As Wong points out the ability to trade emissions quotas internationally is an attractive consequence of an ETS.
Some have ridiculed the European emissions trading market on the grounds that carbon prices have drifted close to low levels recently because of the recession. As John Quiggin points out, if you like taxes that act counter-cyclically to stabilise the economy - so called automatic stabilisers - this is not at all a bad outcome. The economy gets a carbon price reduction when it faces hard times and a boosted price when it can best afford it.
Other arguments for ETSs include the possible critical sensitivity of the environment to GGE variation and hence to catastrophic threshold effects. Maybe we wish to ensure that certain cuts in emmissions will be made. Transferable quotas based on an ETS also allow the use of markets to hedge risk. To quote Chichilnisky/Heal:
"Hedging could occur via the trading of derivatives such as futures or options on TEQs (transferable emissions quotas), a possibility mentioned in previous sections. To elaborate, if a utility anticipates a sharp increase in the costs of CO2 emission, it will choose the energy source that is least intensive in CO2 emissions. This exposes it to the risk that scientific research will reveal CO2 accumulation in the atmosphere to be less threatening than previously believed, with a consequent increase in the number of TEQs issued by regulators and a drop in their price. To offset the risk of being "wrong footed" in this way, the utility would either sell TEQs forward, or buy put options on them. In either event it would profit from a drop in quota prices, and this profit would in some degree offset the costs incurred unnecessarily by the selection of the least CO2—intensive technology".
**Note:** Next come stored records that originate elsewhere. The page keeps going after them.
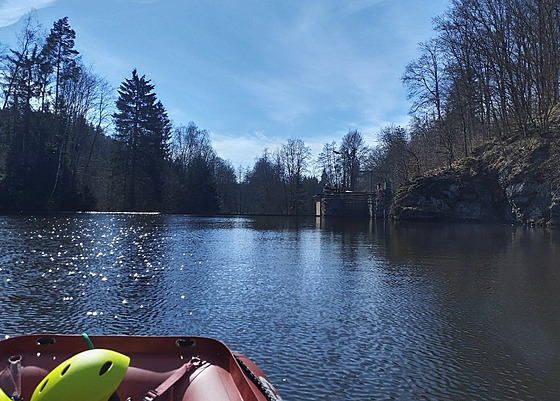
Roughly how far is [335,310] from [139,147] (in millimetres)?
49540

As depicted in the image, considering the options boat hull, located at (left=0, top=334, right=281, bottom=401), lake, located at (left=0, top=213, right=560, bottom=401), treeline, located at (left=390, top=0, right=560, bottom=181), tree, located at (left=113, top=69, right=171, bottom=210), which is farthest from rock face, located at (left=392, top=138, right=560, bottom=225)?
tree, located at (left=113, top=69, right=171, bottom=210)

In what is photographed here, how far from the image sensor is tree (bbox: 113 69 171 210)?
171 feet

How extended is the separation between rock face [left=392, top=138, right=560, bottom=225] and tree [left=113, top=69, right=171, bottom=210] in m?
29.4

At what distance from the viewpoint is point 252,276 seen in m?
10.4

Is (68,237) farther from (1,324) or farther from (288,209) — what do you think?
(288,209)

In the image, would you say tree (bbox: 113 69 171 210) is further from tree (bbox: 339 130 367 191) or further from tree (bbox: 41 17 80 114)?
tree (bbox: 339 130 367 191)

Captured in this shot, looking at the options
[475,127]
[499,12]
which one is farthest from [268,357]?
[475,127]

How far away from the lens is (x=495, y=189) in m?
32.3

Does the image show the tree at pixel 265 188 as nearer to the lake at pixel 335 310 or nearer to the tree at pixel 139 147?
the tree at pixel 139 147

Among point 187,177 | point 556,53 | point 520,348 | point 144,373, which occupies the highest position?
point 556,53

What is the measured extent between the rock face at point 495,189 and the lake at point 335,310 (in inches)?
572

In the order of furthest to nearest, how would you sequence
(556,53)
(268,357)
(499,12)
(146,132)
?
1. (146,132)
2. (499,12)
3. (556,53)
4. (268,357)

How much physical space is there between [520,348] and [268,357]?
315cm

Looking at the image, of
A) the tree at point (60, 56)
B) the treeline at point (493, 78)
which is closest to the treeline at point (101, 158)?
the tree at point (60, 56)
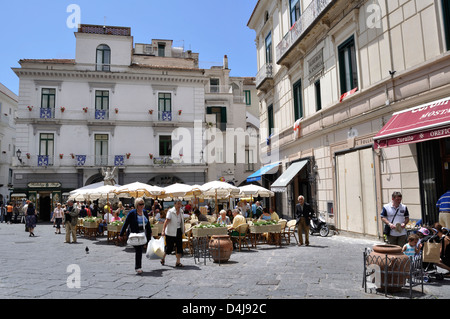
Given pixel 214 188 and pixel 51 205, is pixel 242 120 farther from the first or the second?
pixel 214 188

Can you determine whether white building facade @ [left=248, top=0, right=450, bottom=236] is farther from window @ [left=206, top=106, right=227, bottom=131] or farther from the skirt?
window @ [left=206, top=106, right=227, bottom=131]

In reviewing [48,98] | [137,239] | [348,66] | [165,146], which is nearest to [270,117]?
[348,66]

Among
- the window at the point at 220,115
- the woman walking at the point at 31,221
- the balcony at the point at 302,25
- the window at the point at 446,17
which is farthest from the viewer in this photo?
the window at the point at 220,115

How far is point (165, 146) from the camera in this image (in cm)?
2833

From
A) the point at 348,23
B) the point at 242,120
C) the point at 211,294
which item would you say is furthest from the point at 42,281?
the point at 242,120

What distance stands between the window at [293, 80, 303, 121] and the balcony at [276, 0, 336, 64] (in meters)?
1.60

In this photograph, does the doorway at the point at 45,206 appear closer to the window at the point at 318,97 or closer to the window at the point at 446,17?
the window at the point at 318,97

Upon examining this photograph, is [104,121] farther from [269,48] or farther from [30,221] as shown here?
[269,48]

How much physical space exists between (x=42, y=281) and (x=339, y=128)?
34.6 ft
My non-economic preference for supporting an ETS scheme over a carbon tax is that it has been agreed on by various enquiries under both the Howard government and the Rudd government's Garnaut review. Time to get on with it.
Update: There is literature supporting a tax rather than 'cap-and-trade'. This paper emphasises the revenue yielded by a tax and the ease (in the US) of introducing such a policy. I'll collect some material and post a response when I get time.